Data Security & Privacy

‘Do Not Track’ Debate Tests Government’s Ability to Regulate Internet Privacy

Negotiations in the ongoing debate over how internet service companies, like Facebook, Inc., and Google, Inc., will be able to use personal information to track the browsing habits of its patrons have apparently hit a stalemate.  Unless mediators between the Obama Administration, privacy advocate groups, and Internet industry firms can come to some sort of amiable solution, it appears that legislative action is likely to occur.  For years, government agencies, like the Federal Trade Commission, have allowed the private sector to “self-regulate” itself when dealing with the monitoring of consumer online behaviors, or securing mission-critical data.  However, with the increase in data loss due to inadequate internal governance protocols, and the booming business of “big data,” the eventuality of legislative action may be inevitable.

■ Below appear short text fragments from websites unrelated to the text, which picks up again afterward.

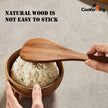 Wooden spoon lifting rice from a wooden bowl with text 'Natural wood is not easy to stick' and 'CookerKing' logo.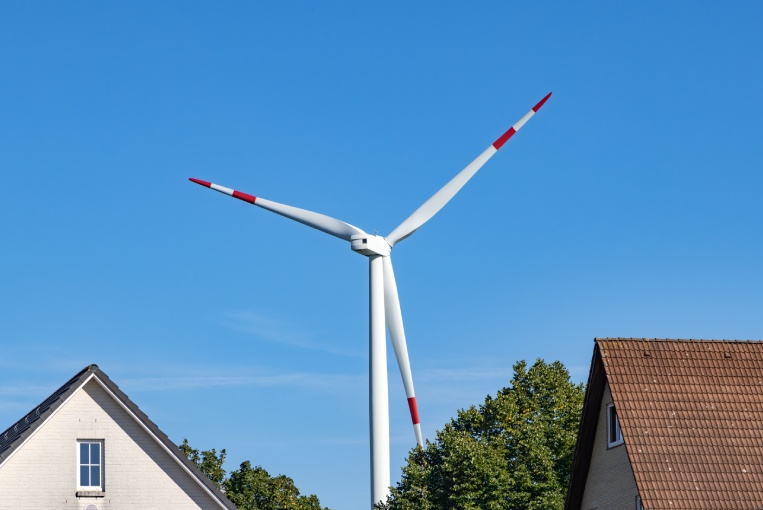 Residential buildings in Hamburg with a wind turbine in the background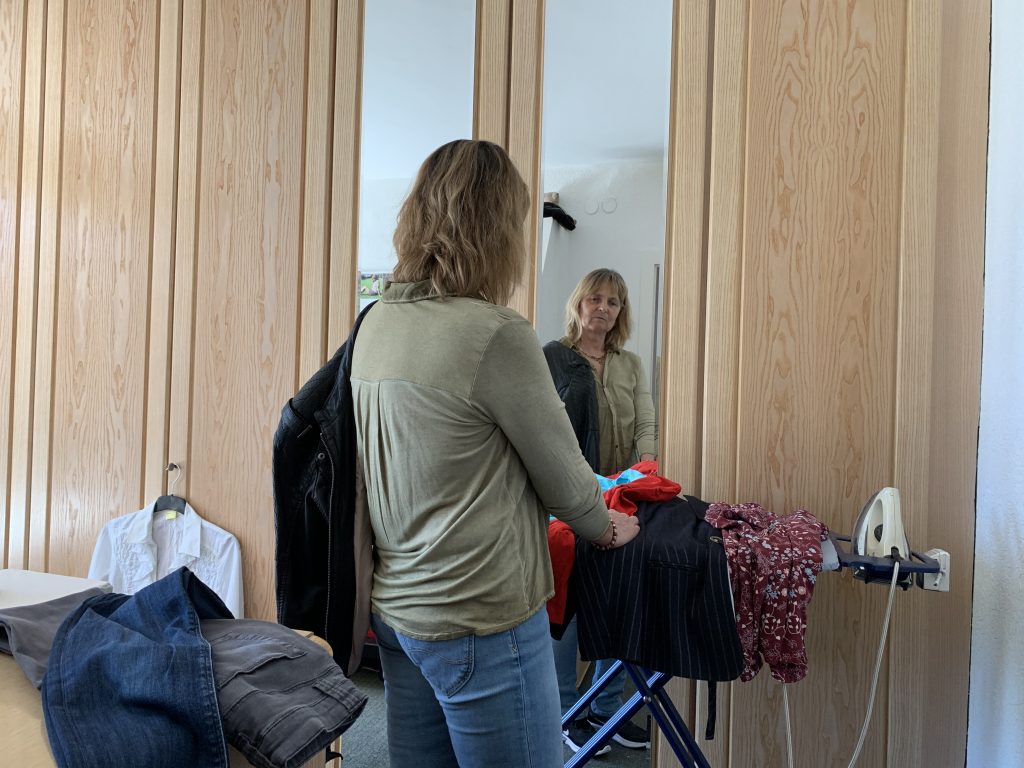 Die Blindgängerin vor einem Bügelbrett, das vor den Spiegeltüren eines Kleiderschrankes steht. Sie trägt eine olivfarbene Bluse zu hellen Jeans. Auf dem Bügelbrett diverse Kleidungsstücke in vielen Farben.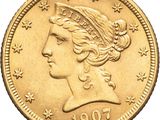 gros plan d'une pièce de monnaie sur laquelle figure une tête de femme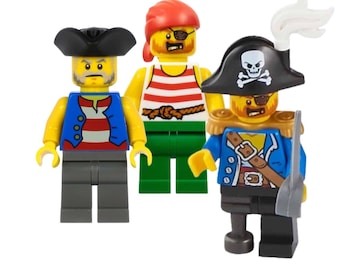 May include: Three Lego pirate minifigures. One figure wears a red and white striped shirt, a green sash, and a red bandana. Another figure wears a blue and white striped shirt, a blue jacket, and a black hat. The third figure wears a blue shirt, a black hat with a skull and crossbones, and a gold sash.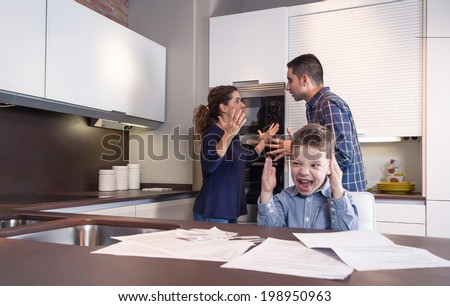 Sad child suffering and his parents having hard discussion in a home kitchen by couple difficulties. Family problems concept.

The interested parties in this debate are so diametrically opposed that they cannot even agree on what the term “Do Not Track” means.  The reality is that web-based firms are tracking and monitoring our online habits.  Their position is that if a consumer does not want to be tracked, then they are missing the opportunity to have ads specifically targeted to their browsing habits.  It does not mean they will never get any solicited, but rather the solicitation will not be “targeted” advertising.  Privacy advocates argue that web-based firms are creating an economic gain from the browsing habits of consumers without any sort of compensation to the individual from which the data is derived (i.e. compensate the user if you are going to make money from their online habits). 

Predictions are that in this election-cycle year, pressures from abroad to enforce better privacy standards, and lack of any sort of uniform definition of what “Do Not Track” means, only leads most industry experts to conclude that legislative action will be forming in the next 12 to 14 months.